-- Task prompt --
Retype, without any change, the first line of the records and every line after it through the one containing "טנדר של ניסן מציל מטוס".

(Given records Opens)

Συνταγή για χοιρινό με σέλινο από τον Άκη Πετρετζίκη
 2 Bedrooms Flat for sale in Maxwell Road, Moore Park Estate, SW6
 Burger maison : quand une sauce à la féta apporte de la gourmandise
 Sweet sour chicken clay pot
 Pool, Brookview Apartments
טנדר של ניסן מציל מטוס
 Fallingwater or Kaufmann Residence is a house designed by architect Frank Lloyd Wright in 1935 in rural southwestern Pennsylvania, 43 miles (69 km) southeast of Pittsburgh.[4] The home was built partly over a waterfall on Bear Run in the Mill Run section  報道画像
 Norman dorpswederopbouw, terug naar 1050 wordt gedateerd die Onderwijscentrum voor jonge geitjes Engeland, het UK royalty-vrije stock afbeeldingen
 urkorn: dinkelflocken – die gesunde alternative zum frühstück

(Given records Closes)

-- Written reply --
Συνταγή για χοιρινό με σέλινο από τον Άκη Πετρετζίκη
 2 Bedrooms Flat for sale in Maxwell Road, Moore Park Estate, SW6
 Burger maison : quand une sauce à la féta apporte de la gourmandise
 Sweet sour chicken clay pot
 Pool, Brookview Apartments
טנדר של ניסן מציל מטוס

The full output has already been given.